Emergent Understanding of Relationships Among Consumption, Production, and the Family


Deborah D. Heisley (1994) ,"Emergent Understanding of Relationships Among Consumption, Production, and the Family", in NA - Advances in Consumer Research Volume 21, eds. Chris T. Allen and Deborah Roedder John, Provo, UT : Association for Consumer Research, Pages: 253.

Advances in Consumer Research Volume 21, 1994      Page 253


Deborah D. Heisley, UCLA

Although the individual is the focus of most consumer research, the family is recognized by consumer behavior researchers as incredibly important. Most consumer research on the family addresses a priori hypothesized relationships between the family and consumption, focuses on pre-purchase decision making, and frequently misses the contextual richness of the family.

This session presents three empirical papers. Each project uses a qualitative, emergent methodology to attain a rich, complex understanding of consumption and production within the context of households and kinship structures. By focusing on the intergenerational transfer of goods, the American Indian arts and crafts industry, and VCR usage, these papers explicate the complex relationships that occur between consumption, production, and the people that construct and maintain meaning within families.

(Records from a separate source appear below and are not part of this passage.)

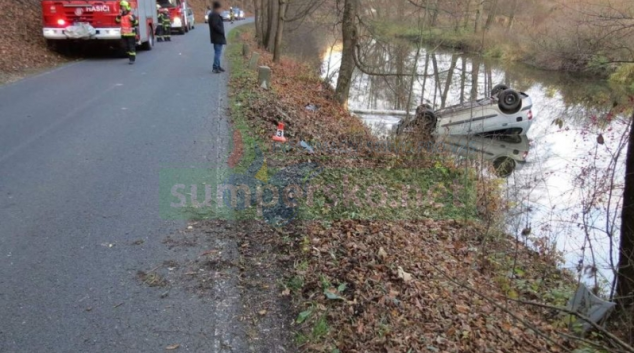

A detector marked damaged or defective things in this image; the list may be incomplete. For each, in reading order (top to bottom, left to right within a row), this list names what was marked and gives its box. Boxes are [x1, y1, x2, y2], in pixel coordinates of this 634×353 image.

overturned white car [398, 84, 532, 136]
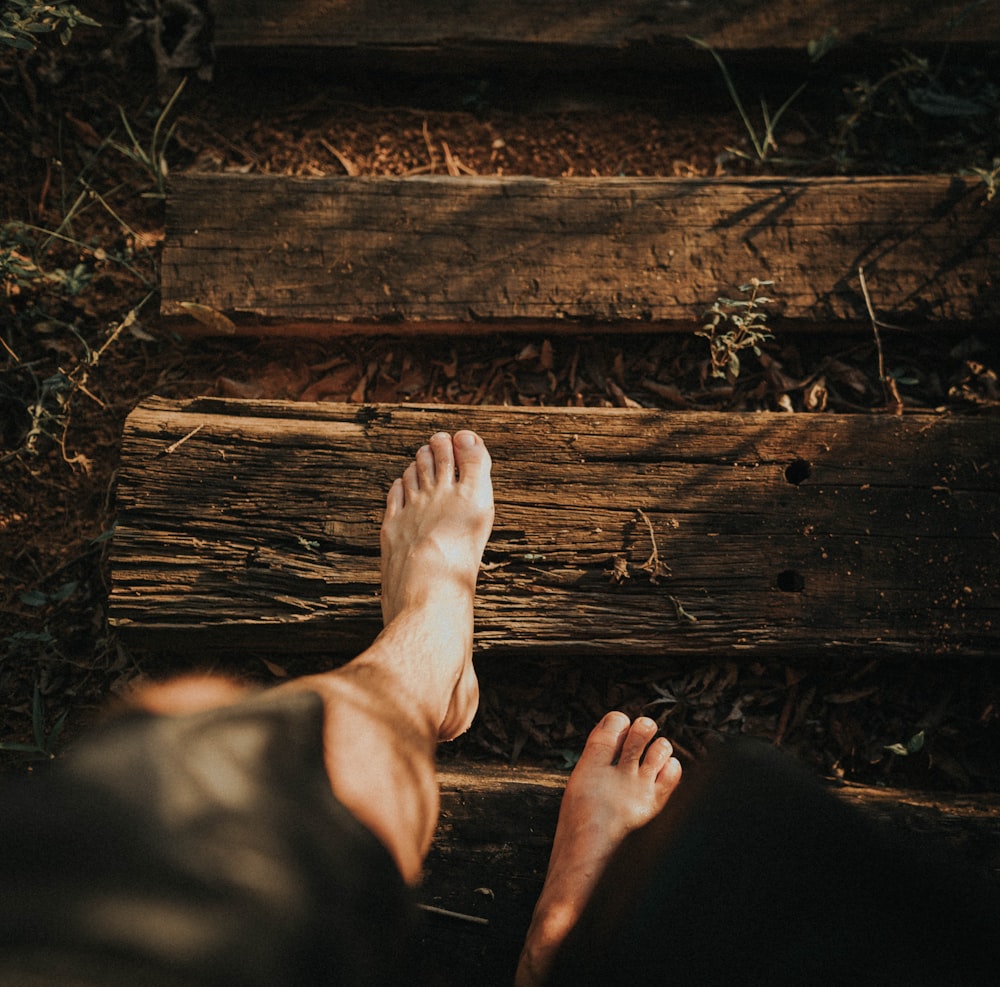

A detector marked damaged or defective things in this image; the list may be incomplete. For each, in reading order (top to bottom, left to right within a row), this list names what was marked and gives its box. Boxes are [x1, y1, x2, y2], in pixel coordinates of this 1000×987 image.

rusty nail hole [780, 460, 812, 486]
rusty nail hole [776, 572, 808, 596]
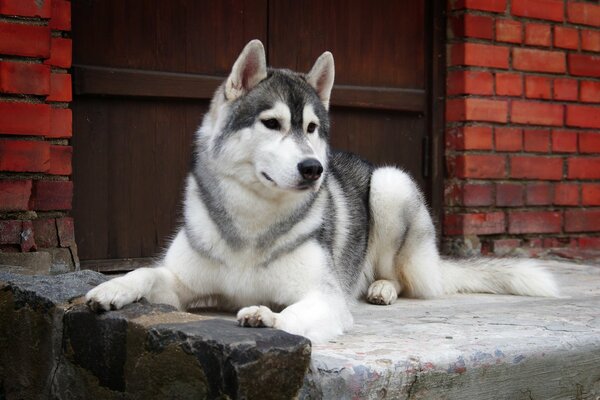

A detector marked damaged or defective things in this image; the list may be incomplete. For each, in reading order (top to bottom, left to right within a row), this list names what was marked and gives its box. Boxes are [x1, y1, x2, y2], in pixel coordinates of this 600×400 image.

The first paper, "Structural Dimensions of the Inter-generational Transfer of Possessions," by Deborah D. Heisley, Deborah Cours, and Melanie Wallendorf, concentrates on the intergenerational transfer of goods. Seventeen in-depth interviews indicate that three general models are used by individuals or families to determine the flow of goods through the kinship structure. These models are termed the "immortality of self" model, the "family ties" model, and the "status enhancement of self" model. The immortality of self model and the status enhancement of self model focus on the goods, while the family ties model emphasizes the family relationships that are symbolized by the goods. Each model embraces the complex relationship of several factors. Examples are given of several of the factors operating in each model. When family members employ different models, conflict can occur.

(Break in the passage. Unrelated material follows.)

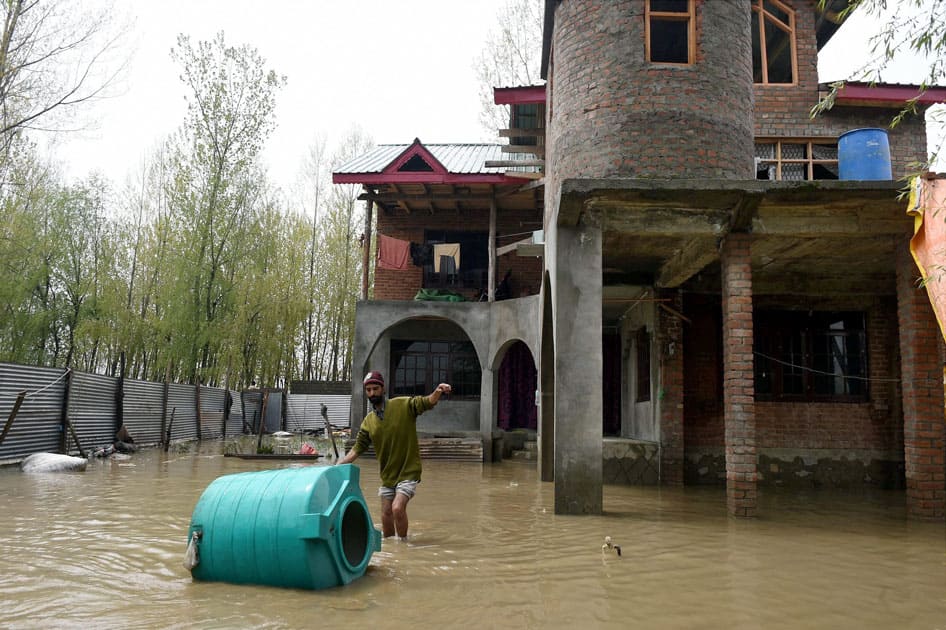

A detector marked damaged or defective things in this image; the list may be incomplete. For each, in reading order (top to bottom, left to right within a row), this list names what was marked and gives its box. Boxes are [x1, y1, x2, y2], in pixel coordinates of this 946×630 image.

damaged structure [332, 0, 944, 520]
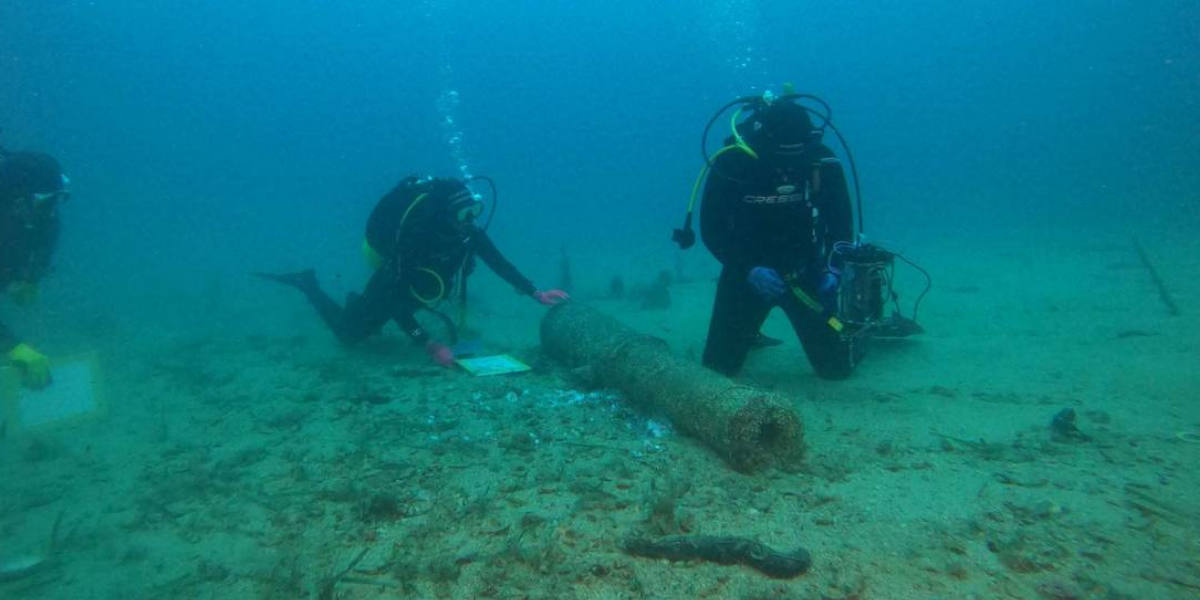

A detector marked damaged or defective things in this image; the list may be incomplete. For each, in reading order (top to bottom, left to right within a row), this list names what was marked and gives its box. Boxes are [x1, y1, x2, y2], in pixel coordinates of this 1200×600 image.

The second paper, "Family Businesses and Recursive Relationships: The Impact of Production and Consumption of Family Structure," by Elisabeth Gilster examines family businesses, specifically the impact of family relationships on industrial consumption activities and of business activities on family structure. Ethnographic data from producers and intermediaries in the Navajo jewelry industry indicate that working with family is generally good for business. Family members foster learning, cooperation, and mutual trust. Being in business together has the effect of strengthening family bonds, but it also creates strains on family relationships. The resultant family situation is likely to have some impact on future industrial consumption activities.

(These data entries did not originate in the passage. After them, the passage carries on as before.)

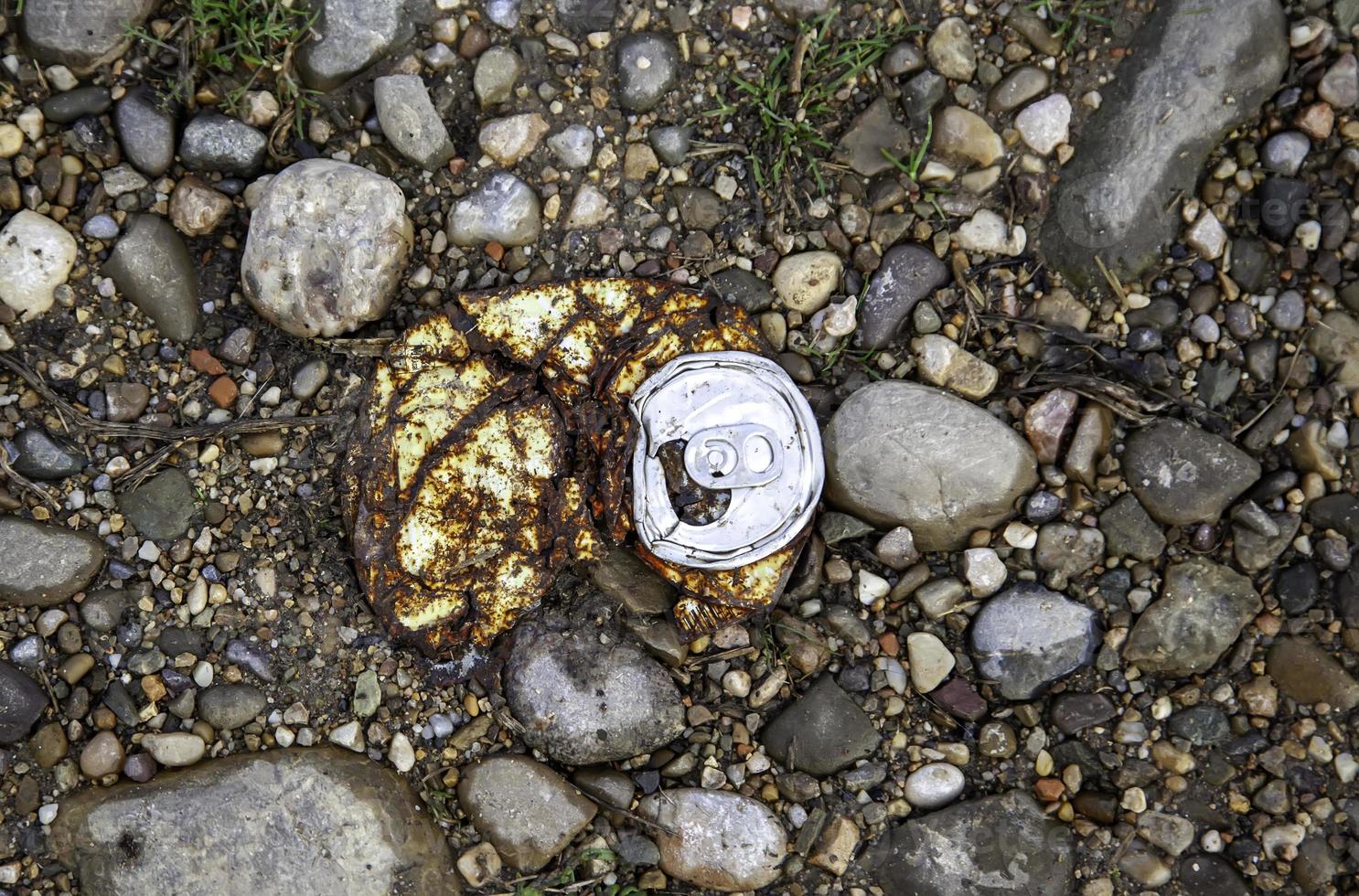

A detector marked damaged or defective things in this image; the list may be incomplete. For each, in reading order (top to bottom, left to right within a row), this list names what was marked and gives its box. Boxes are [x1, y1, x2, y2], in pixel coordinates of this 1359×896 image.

rusted metal surface [345, 280, 804, 666]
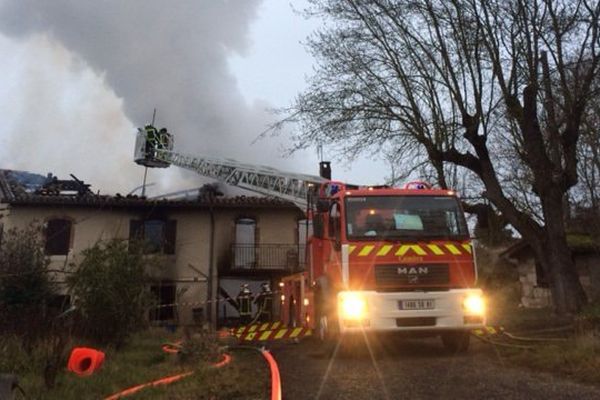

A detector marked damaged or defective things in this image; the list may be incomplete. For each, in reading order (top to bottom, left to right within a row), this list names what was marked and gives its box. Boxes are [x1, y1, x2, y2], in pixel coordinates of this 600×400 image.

burned roof [0, 169, 300, 211]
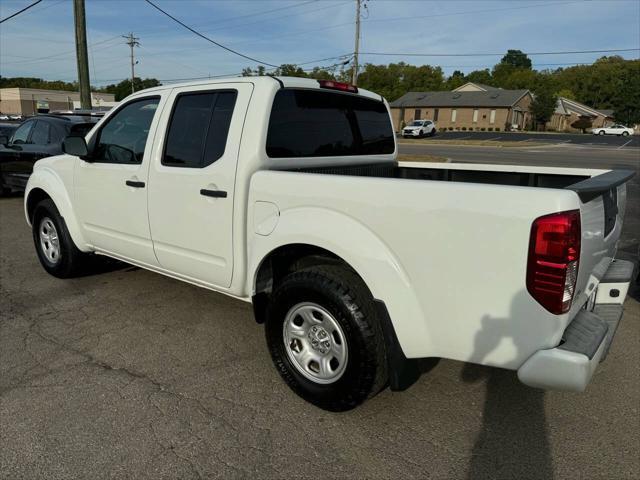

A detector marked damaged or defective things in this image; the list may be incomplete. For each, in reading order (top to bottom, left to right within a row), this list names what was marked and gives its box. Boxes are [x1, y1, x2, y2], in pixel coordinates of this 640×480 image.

cracked pavement [0, 196, 636, 480]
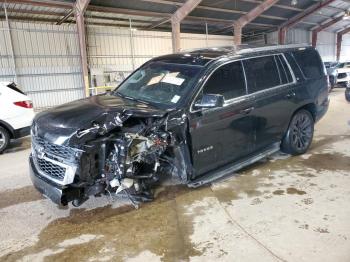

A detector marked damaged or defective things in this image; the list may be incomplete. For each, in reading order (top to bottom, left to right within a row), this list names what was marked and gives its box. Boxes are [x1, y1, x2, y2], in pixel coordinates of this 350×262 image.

damaged front bumper [29, 155, 82, 206]
crumpled hood [33, 93, 167, 145]
crushed front end [29, 104, 191, 207]
damaged black suv [29, 44, 328, 206]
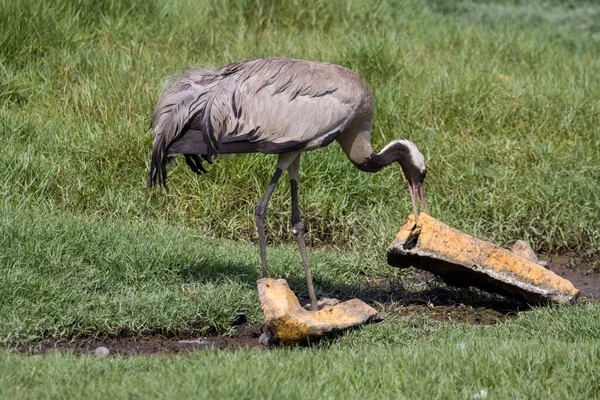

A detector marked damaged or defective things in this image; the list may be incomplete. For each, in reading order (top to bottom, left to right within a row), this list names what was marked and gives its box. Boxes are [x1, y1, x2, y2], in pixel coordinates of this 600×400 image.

broken concrete chunk [386, 214, 580, 304]
broken concrete chunk [255, 278, 378, 344]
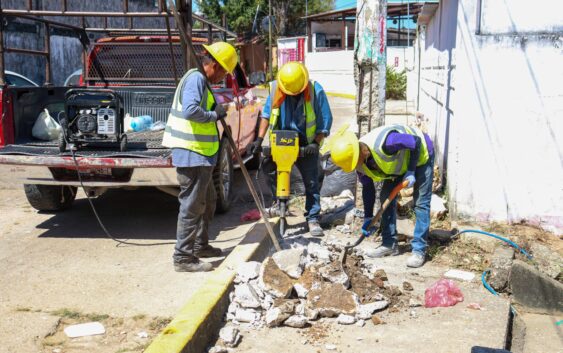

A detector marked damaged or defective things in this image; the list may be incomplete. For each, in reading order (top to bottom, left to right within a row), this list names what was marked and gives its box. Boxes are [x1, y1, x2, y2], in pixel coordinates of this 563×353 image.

wall with peeling paint [410, 0, 563, 235]
broken concrete slab [234, 282, 262, 306]
broken concrete slab [236, 262, 262, 284]
broken concrete slab [260, 256, 296, 296]
broken concrete slab [272, 248, 306, 278]
broken concrete slab [306, 284, 360, 316]
broken concrete slab [320, 260, 350, 288]
broken concrete slab [512, 258, 563, 314]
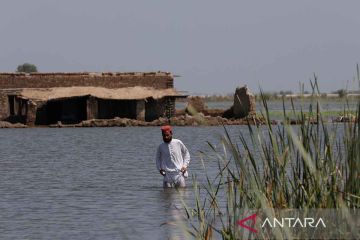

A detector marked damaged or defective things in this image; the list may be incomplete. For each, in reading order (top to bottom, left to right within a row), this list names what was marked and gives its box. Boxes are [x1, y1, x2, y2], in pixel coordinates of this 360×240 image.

The third paper, "The Family VCR: Ordinary Family Life With a Common Textual Product," by Thomas C. O'Guinn, Timothy Meyer, and Mary McNeil, reports the findings of a study of family consumer behavior as it relates to a common family product, the videocassette recorder. Participant observation, in-depth interviews, viewing questionnaires, and diaries were used in six households for periods from four months to eight years. Their findings indicate a largely individualistic family role structure, strongly influenced by gender and domain authority. They also find the family VCR strongly situated within interpretive communities, with the production and consumption of text an essential aspect of the socially embedded behavior they sought to explore. Finally, they note a distinct disparity between observed and self reported data.

This session goes beyond the typical focus on the interaction of family members surrounding purchase decisions. The focus is on the importance of the kinship structure and the household on negotiating meaning within the complex production and consumption activities which families and households engage in. Emergent, qualitative approaches capture the richness and complexities of these experiences.